Ekspress-A2
- Names: Экспресс-A2 Express-A2 Ekspress-6A No 2 Ekspress-A No. 2
- Mission type: Communications
- Operator: Russian Satellite Communications Company (RSCC)
- COSPAR ID: 2000-013A
- SATCAT no.: 26098
- Website: eng.rscc.ru
- Mission duration: 7 years (planned) 15 years (achieved)

Spacecraft properties
- Spacecraft: Ekspress-A2
- Spacecraft type: KAUR
- Bus: MSS-2500-GSO
- Manufacturer: NPO PM (bus) Alcatel Space (payload)
- Launch mass: 2,600 kg (5,700 lb)
- Power: 2540 watts

Start of mission
- Launch date: 12 March 2000, 04:07:00 UTC
- Rocket: Proton-K / Blok DM-2M
- Launch site: Baikonur, Site 200/39
- Contractor: Khrunichev State Research and Production Space Center
- Entered service: May 2000

End of mission
- Disposal: Graveyard orbit
- Deactivated: October 2015

Orbital parameters
- Reference system: Geocentric orbit
- Regime: Geostationary orbit
- Longitude: 80° East (2000–2005) 103° East (2005–2014) 145° East (2014–2015)

Transponders
- Band: 17 transponders: 12 C-band 5 Ku-band
- Coverage area: Russia

= Ekspress-A2 =

Russian communications satellite

Ekspress-A2 (Экспресс-A2 meaning Express-A2), also designated Ekspress-6A No 2 and sometimes erroneously called Ekspress-2A, is a Russian communications satellite which is operated by Russian Satellite Communications Company (RSCC).

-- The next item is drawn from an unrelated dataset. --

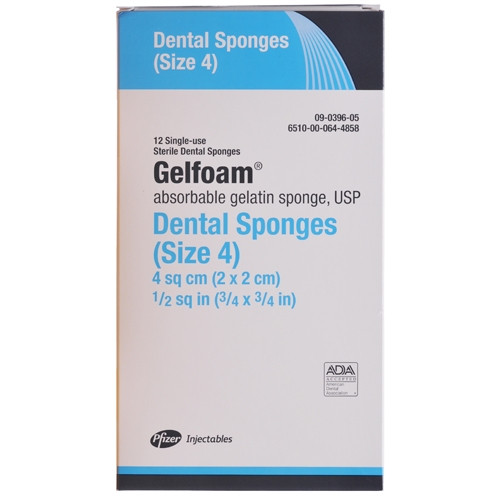 Pfizer Gelfoam Sterile Absorbable Gelatin Sponges Size 4, 12/box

It was constructed by NPO PM and Alcatel Space and is based on the MSS-2500-GSO satellite bus.

== Satellite ==
The launch was contracted by Khrunichev State Research and Production Space Center, and used a Proton-K / Blok DM-2M launch vehicle flying from Site 200/39 at the Baikonur Cosmodrome.

== Launch ==
Ekspress-2A is a Russian geosynchronous communications spacecraft that was launched on 12 March 2000 from Baikonur by a Proton-K launch vehicle at 04:07:00 UTC. USSPACECOM had tentatively named it Express-6A. The 2600 kg spacecraft carries 12 transponders in C-band and five in Ku-band to provide voice, data, and video communications in Russia from the parked longitude of 80° east, supplementing the existing fleet of seven Gorizont, two Ekspress and an EKRAN-M. Ekspress are scheduled to replace the aging Gorizont fleet.

== Mission ==
It is part of the Ekspress network of satellites. Following its launch and on-orbit testing, it was placed in geostationary orbit at 103° East, from where it provides communications services to Russia. It is equipped with seventeen transponders. In October 2015, the satellite was retired and moved to a graveyard orbit above the geostationary orbit.